Diğer taraftan, bu trendin karakteristiği incelendiğinde eylemlerin art arda gerçekleştiği, eylemler sonrası kasıtlı belirsizlik ve korku ortamı oluşturulduğu, hedeflerin ortak bir kesişim kümesinde buluştuğu, eylemlerin icra alanı itibarıyla hibrit ve bileşik bir yapıda olduğu görülmektedir. Buna bağlı olarak kullanılan araçların da hibrit bir yapıda olduğu anlaşılmaktadır.

İsrail’in İran’a yönelik örtülü operasyonlarında son trend dâhilinde gözlemlenen bir diğer önemli karakteristik de hedeflerin niteliği üzerinde görülmektedir. Bu kapsamda hedeflerin bir şekilde İran’ın askerî hava ve uzay kapasitesi ile ilgili olduğu anlaşılmakta hedeflerin bilhassa balistik füze, seyir füzeleri ve drone/S/İHA teknolojileri ağırlıklı olmak üzere belirlendiği değerlendirilmektir.

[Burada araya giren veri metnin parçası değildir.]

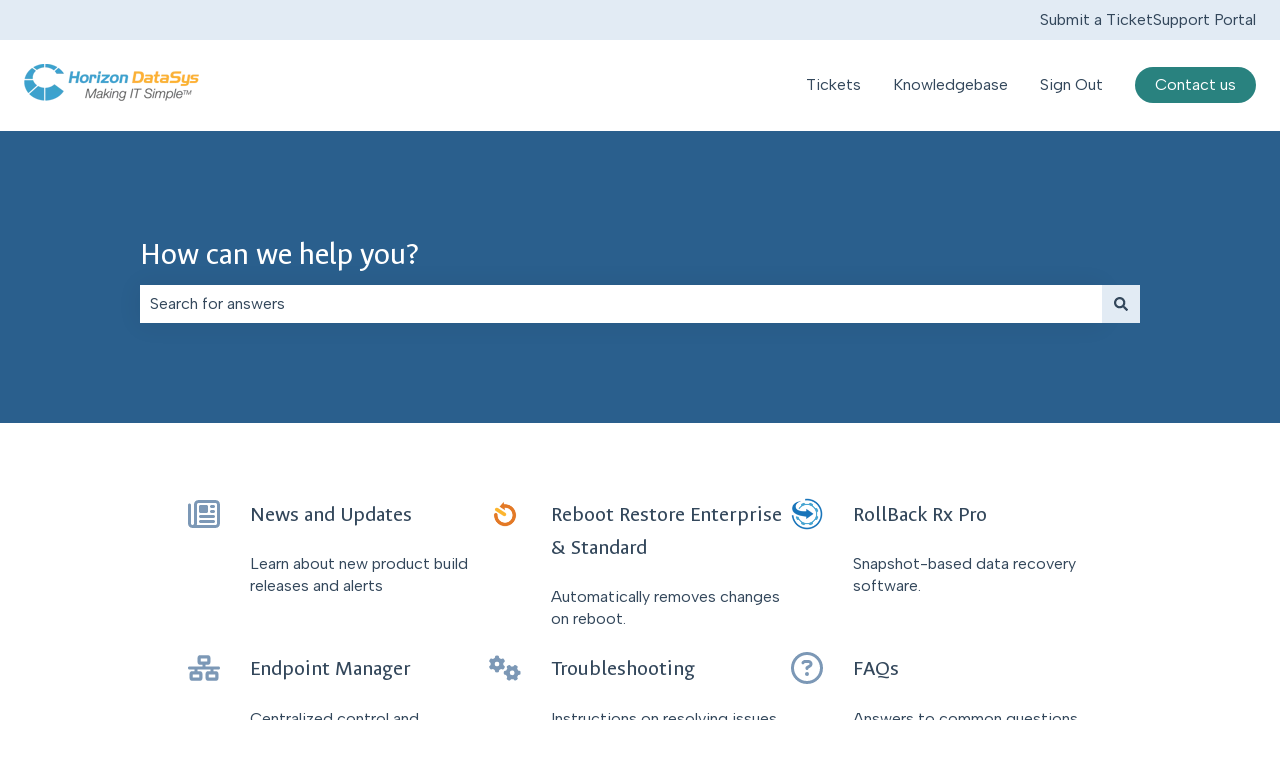

--- FILE ---
content_type: text/css
request_url: https://7052064.fs1.hubspotusercontent-na1.net/hubfs/7052064/hub_generated/module_assets/1/-112598395241/1767118734463/module_kb_home_category_listing.min.css
body_size: 411
content:
#hs_cos_wrapper_knowledgebase_category_listing{--hs-kb-home-list-gap:32px;container-name:knowledgebase-category-listing;container-type:inline-size}.hs-kb-home-list{display:flex;flex-wrap:wrap;gap:var(--hs-kb-home-list-gap);justify-content:center;padding-bottom:75px;padding-top:75px;a:not(.unstyled){color:var(--a-primary-body-font-color);font-family:var(--a-primary-body-font-family);font-style:var(--a-primary-body-font-style);font-weight:var(--a-primary-body-font-weight);line-height:var(--a-primary-body-line-height);text-decoration:var(--a-primary-body-text-decoration);text-transform:var(--a-primary-body-text-transform)}a:not(.unstyled):focus,a:not(.unstyled):hover{color:var(--a-hover-primary-body-font-color);font-family:var(--a-hover-primary-body-font-family);font-style:var(--a-hover-primary-body-font-style);font-weight:var(--a-hover-primary-body-font-weight);text-decoration:var(--a-hover-primary-body-text-decoration);text-transform:var(--a-hover-primary-body-text-transform)}a:not(.unstyled):active{color:var(--a-hover-primary-body-font-color)}a.unstyled{color:inherit;font-family:inherit;font-style:inherit;font-weight:inherit;line-height:inherit;text-decoration:inherit;text-transform:inherit}}.hs-kb-home-list__category{--column-width:calc(33.33% - var(--hs-kb-home-list-gap));box-sizing:border-box;flex-grow:1;max-width:var(--column-width);min-width:300px;width:var(--column-width);@container knowledgebase-category-listing (width <= 768px){--column-width:100%}}.hs-kb-home-list__icon{display:flex;margin-bottom:1rem}.hs-kb-home-list__image{width:32px}.hs-kb-home-list__icon svg{fill:currentcolor;height:32px;width:32px}.hs-kb-home-list__icon-svg{height:32px;width:32px}.hs-kb-category-article-list{list-style:none;margin:0;padding:0}.hs-kb-category-article-list li{margin:0;padding:0}.hs-kb-category-article-list__link,.hs-kb-home-list__text__category-link{display:block;padding:.5em 0}.hs-kb-home-list__text__category-link{color:#61778f;.hs-kb-home-list__text{display:flex;flex-direction:column;gap:.5em}.hs-kb-home-list__text__category-description,.hs-kb-home-list__text__category-title{margin-bottom:0}}.hs-kb-home-list__text__category-link:after{background-color:currentcolor;background-size:.75rem .75rem;content:"";display:inline-flex;height:.75rem;margin-left:10px;-webkit-mask-image:url("data:image/svg+xml;charset=utf-8,%3Csvg xmlns='http://www.w3.org/2000/svg' aria-hidden='true' viewBox='0 0 448 512'%3E%3Cpath d='m190.5 66.9 22.2-22.2c9.4-9.4 24.6-9.4 33.9 0L441 239c9.4 9.4 9.4 24.6 0 33.9L246.6 467.3c-9.4 9.4-24.6 9.4-33.9 0l-22.2-22.2c-9.5-9.5-9.3-25 .4-34.3L311.4 296H24c-13.3 0-24-10.7-24-24v-32c0-13.3 10.7-24 24-24h287.4L190.9 101.2c-9.8-9.3-10-24.8-.4-34.3'/%3E%3C/svg%3E");mask-image:url("data:image/svg+xml;charset=utf-8,%3Csvg xmlns='http://www.w3.org/2000/svg' aria-hidden='true' viewBox='0 0 448 512'%3E%3Cpath d='m190.5 66.9 22.2-22.2c9.4-9.4 24.6-9.4 33.9 0L441 239c9.4 9.4 9.4 24.6 0 33.9L246.6 467.3c-9.4 9.4-24.6 9.4-33.9 0l-22.2-22.2c-9.5-9.5-9.3-25 .4-34.3L311.4 296H24c-13.3 0-24-10.7-24-24v-32c0-13.3 10.7-24 24-24h287.4L190.9 101.2c-9.8-9.3-10-24.8-.4-34.3'/%3E%3C/svg%3E");-webkit-mask-repeat:no-repeat;mask-repeat:no-repeat;width:.75rem}@media only screen and (width <= 767px){.hs-kb-home-list{padding-top:24px}.hs-kb-home-list__category{max-width:none}}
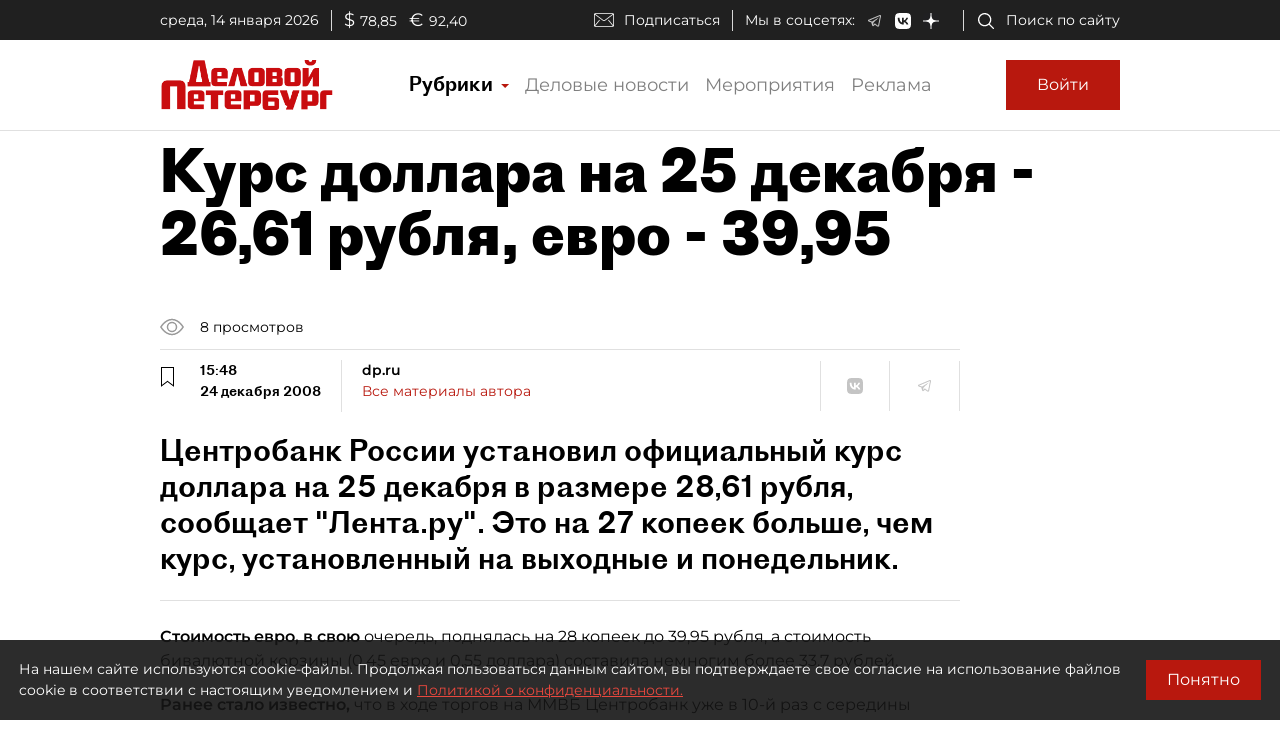

--- FILE ---
content_type: application/javascript
request_url: https://smi2.ru/counter/settings?payload=COmNAxiv_LHouzM6JGJlNDA3Mjk0LWNkNGQtNGRjYi1hYmYwLWI3YjIxM2RkNzEzMg&cb=_callbacks____0mke5nfl6
body_size: 1521
content:
_callbacks____0mke5nfl6("[base64]");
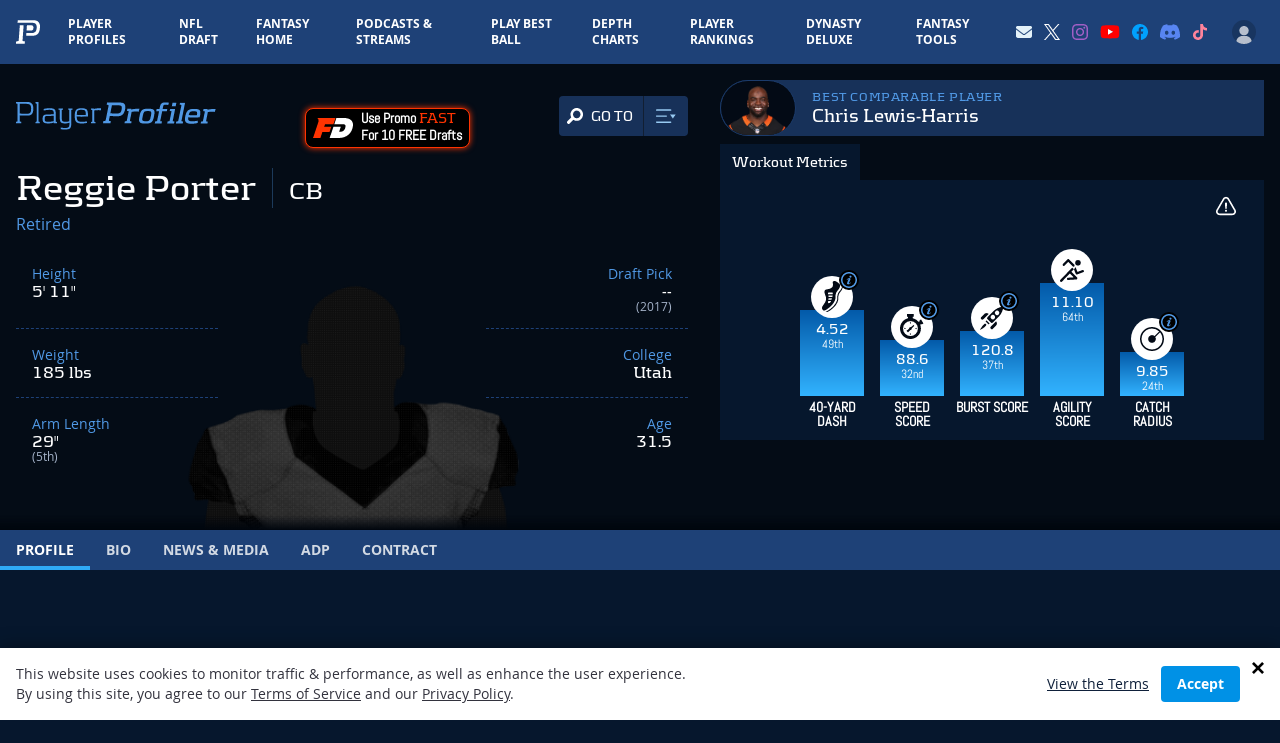

--- FILE ---
content_type: text/html; charset=utf-8
request_url: https://www.google.com/recaptcha/api2/aframe
body_size: 183
content:
<!DOCTYPE HTML><html><head><meta http-equiv="content-type" content="text/html; charset=UTF-8"></head><body><script nonce="mmzjkuAppMy_20CU-ugPLw">/** Anti-fraud and anti-abuse applications only. See google.com/recaptcha */ try{var clients={'sodar':'https://pagead2.googlesyndication.com/pagead/sodar?'};window.addEventListener("message",function(a){try{if(a.source===window.parent){var b=JSON.parse(a.data);var c=clients[b['id']];if(c){var d=document.createElement('img');d.src=c+b['params']+'&rc='+(localStorage.getItem("rc::a")?sessionStorage.getItem("rc::b"):"");window.document.body.appendChild(d);sessionStorage.setItem("rc::e",parseInt(sessionStorage.getItem("rc::e")||0)+1);localStorage.setItem("rc::h",'1769485566950');}}}catch(b){}});window.parent.postMessage("_grecaptcha_ready", "*");}catch(b){}</script></body></html>

--- FILE ---
content_type: application/javascript; charset=utf-8
request_url: https://fundingchoicesmessages.google.com/f/AGSKWxUdKOecHYMaowic7nlCznTks0Xj4B2y81dwslpJNn9yhTLfed2WNIQfagsoV5pcJXbB9cErP5vLmY5y6sv3QJ2STmnLOqPOeX6XW57DkTBAh1SwftEBQh6WjG7BQvBTiv3XfM_ap6wNTexDNucjqCMIVtYX0YLHCSXPEYM5DUibyhd6grRAJek8q4bR/_/cdn.ads.webrtc,domain=uptobox.com&ad_classid=/ad-utilities.?bannerXGroupId=
body_size: -1287
content:
window['7f50a0d8-4471-4ccd-bbb4-a138a9ba5be0'] = true;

İsrail’in İran içindeki bu yüksek tempolu eylemlerine karşı İran’ın reaksiyonu daha çok siber uzay ve üçüncül ülkeler bağlamında ortaya çıkmaktadır. Nitekim son günlerde Musa’nın Asası isimli İran destekli hacker grubu, İsrail enerji şirketlerine fiziksel zarar verebilecek siber saldırılar düzenlediğini duyurmuş eş zamanlı olarak Hayfa Rafinerisi’nde yangın çıktığı haberleri görülmüştür. Bununla birlikte Erbil’de İsrail dış istihbarat servisi MOSSAD yetkililerinin bulunduğu iddia edilen araçlar, kamikaze drone’larla hedef alınmış, sorumluluğu İran destekli milis gruplar üstlenmiştir.

Öte yandan iki ülkenin bölgesel seviyede tırmandırdığı gerilim nereye evrilebilir sorusunun cevabı önümüzdeki günlerde daha da netleşecektir. Ancak gerilim trendinin, Viyana müzakerelerinde yeni bir uzlaşma adımı olmadığı müddetçe devam edeceği değerlendirilmektedir.

Son gözlemlenen bölgesel gelişmeler, söz konusu gerilimin İsrail’in İran içindeki operasyonlarının temposuna ve hedeflerin önem seviyesine bağlı olarak farklı seviyelerde şiddetli sonuçlar doğurabileceğine işaret etmektedir.